Thanks, I cant read music so the notation wasn't much help to me (but thanks for sharing) do you have a chord progression, say c, g, f, play a melody within those chords and then use the viola to play the tonic of those chords?


----------



## mcalis (Dec 7, 2020)

Rossy said:


> Thanks, I cant read music so the notation wasn't much help to me (but thanks for sharing) do you have a chord progression, say c, g, f, play a melody within those chords and then use the viola to play the tonic of those chords?


It was the other way around, I came up with the melody first and then found chords around them by noodling on the piano. The melody helps dictate what the chords should be, but I'm also guided by what feels natural under my hands: _generally _trying to move as few fingers as possible to move to a new chord.

Here is the midi view:




The violas (underlined with red) do not play the tonic of the chords, they play the top notes of the chord since violins I & II are on the melody.


----------



## Ashermusic (Dec 7, 2020)

GtrString said:


> Realistic to whom? The classical crowd, the trailer crowd, the scoring crowd or the rhythmic music crowd?

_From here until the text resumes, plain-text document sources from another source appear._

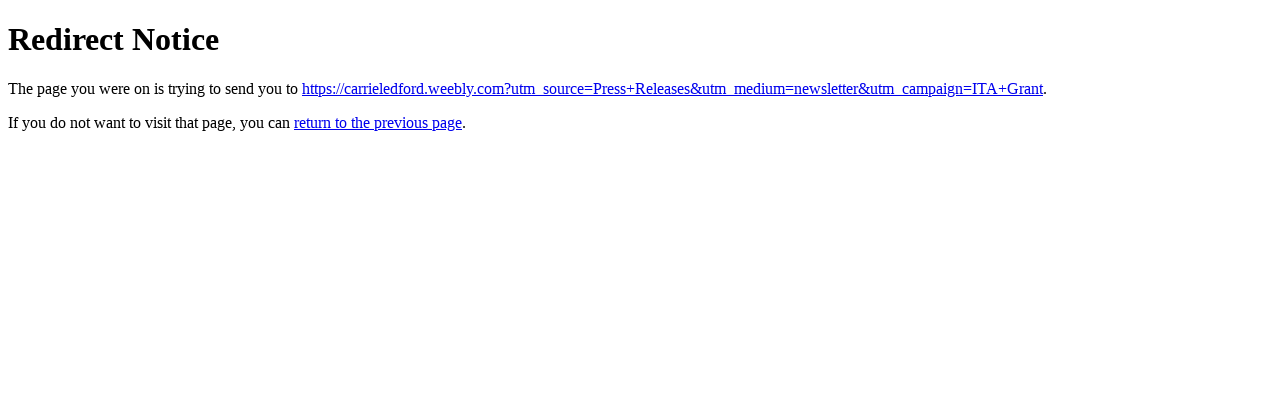

--- FILE ---
content_type: text/html; charset=utf-8
request_url: https://www.nema.org/aa88ee3c-d13d-4751-ba3f-7538ecc6b2ca?sf=21938F455650https://carrieledford.weebly.com
body_size: 307
content:
<!DOCTYPE html>

<html lang="en" xmlns="http://www.w3.org/1999/xhtml">
<head>
    <meta charset="utf-8" />
    <title>Redirect Notice</title>
</head>
<body>
    <h1>Redirect Notice</h1>
    <div>
        <p>The page you were on is trying to send you to <a href="https://carrieledford.weebly.com?utm_source=Press+Releases&amp;utm_medium=newsletter&amp;utm_campaign=ITA+Grant">https://carrieledford.weebly.com?utm_source=Press+Releases&amp;utm_medium=newsletter&amp;utm_campaign=ITA+Grant</a>.</p>
        <p>If you do not want to visit that page, you can <a href="javascript:history.go(-1)">return to the previous page</a>.</p>
    </div>
</body>
</html>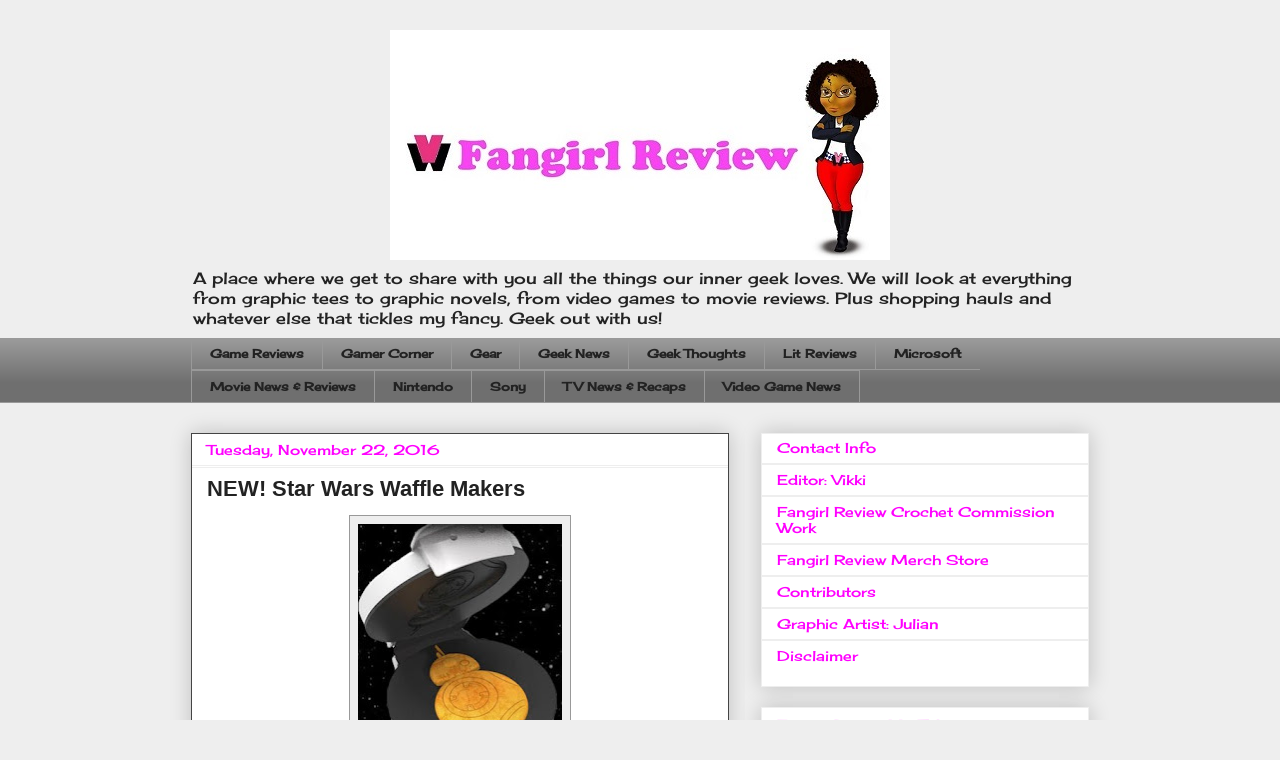

--- FILE ---
content_type: text/html; charset=utf-8
request_url: https://accounts.google.com/o/oauth2/postmessageRelay?parent=https%3A%2F%2Fwww.fangirlreview.com&jsh=m%3B%2F_%2Fscs%2Fabc-static%2F_%2Fjs%2Fk%3Dgapi.lb.en.2kN9-TZiXrM.O%2Fd%3D1%2Frs%3DAHpOoo_B4hu0FeWRuWHfxnZ3V0WubwN7Qw%2Fm%3D__features__
body_size: 163
content:
<!DOCTYPE html><html><head><title></title><meta http-equiv="content-type" content="text/html; charset=utf-8"><meta http-equiv="X-UA-Compatible" content="IE=edge"><meta name="viewport" content="width=device-width, initial-scale=1, minimum-scale=1, maximum-scale=1, user-scalable=0"><script src='https://ssl.gstatic.com/accounts/o/2580342461-postmessagerelay.js' nonce="Rl9GeWzBdo56ClDMO2bf6Q"></script></head><body><script type="text/javascript" src="https://apis.google.com/js/rpc:shindig_random.js?onload=init" nonce="Rl9GeWzBdo56ClDMO2bf6Q"></script></body></html>

--- FILE ---
content_type: text/html; charset=utf-8
request_url: https://www.google.com/recaptcha/api2/aframe
body_size: 263
content:
<!DOCTYPE HTML><html><head><meta http-equiv="content-type" content="text/html; charset=UTF-8"></head><body><script nonce="tpSHmantzaE7PsbMDohrIw">/** Anti-fraud and anti-abuse applications only. See google.com/recaptcha */ try{var clients={'sodar':'https://pagead2.googlesyndication.com/pagead/sodar?'};window.addEventListener("message",function(a){try{if(a.source===window.parent){var b=JSON.parse(a.data);var c=clients[b['id']];if(c){var d=document.createElement('img');d.src=c+b['params']+'&rc='+(localStorage.getItem("rc::a")?sessionStorage.getItem("rc::b"):"");window.document.body.appendChild(d);sessionStorage.setItem("rc::e",parseInt(sessionStorage.getItem("rc::e")||0)+1);localStorage.setItem("rc::h",'1769173873651');}}}catch(b){}});window.parent.postMessage("_grecaptcha_ready", "*");}catch(b){}</script></body></html>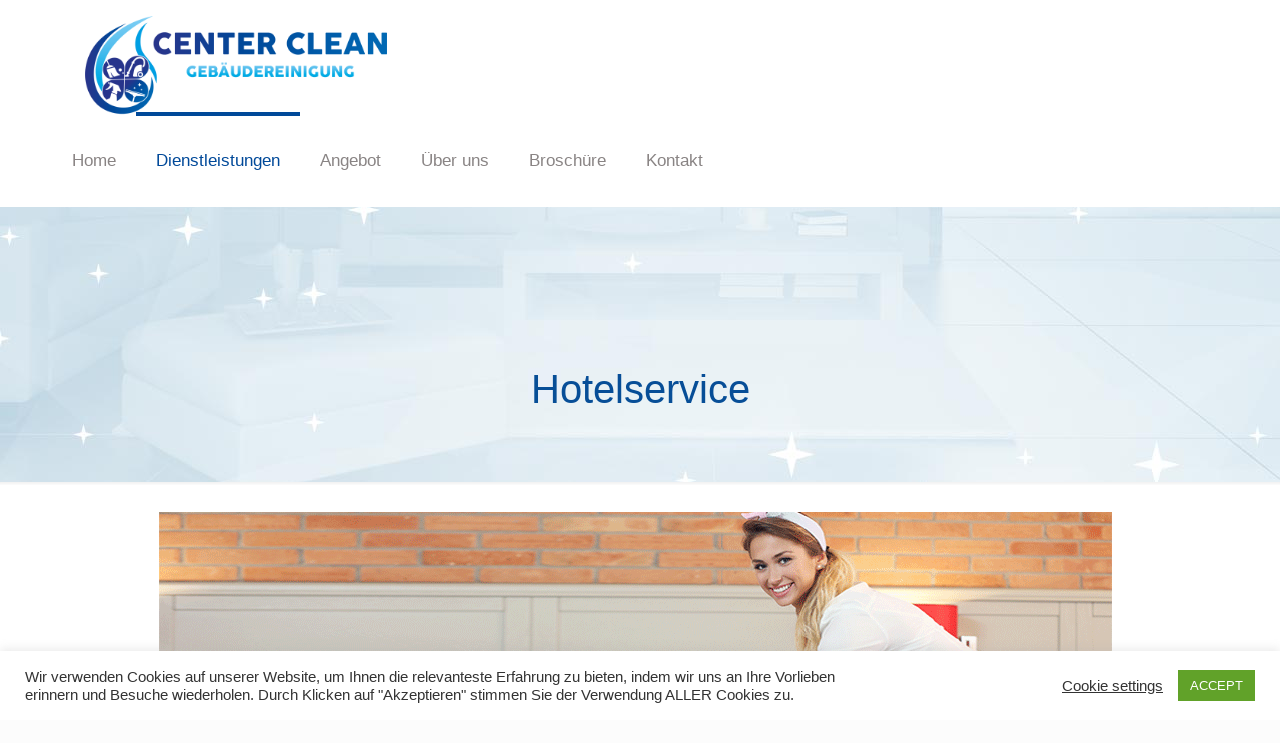

--- FILE ---
content_type: text/css
request_url: https://center-clean.de/wp-content/themes/centerclean-child/style.css?ver=21.8.9
body_size: 197
content:
/*
Theme Name: 	centerclean Child
Theme URI: 		http://themes.muffingroup.com/centerclean
Author: 		Muffin group
Author URI: 	http://muffingroup.com
Description:	Child Theme for centerclean - Premium WordPress Theme
Template:		centerclean
Version: 		1.6.1
*/

/* Theme customization starts here
-------------------------------------------------------------- */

That is the crux of it. It depends on what you are composing and who you are composing for. I will play the chords, but usually then print it out and play in the individual lines, but not always.


----------



## MusiquedeReve (Jul 18, 2022)

What I usually do, and please tell me if this is the wrong way to go about it, is as follows:

For example, a D Major chord (triad, no inversion):

V1: D
V2: F#
Va: A
Vc: D
Cb: D

Is this the proper way to play a chord using the string sections? Should I try divisi with V1 and have V2 do the same separated by an octave?


----------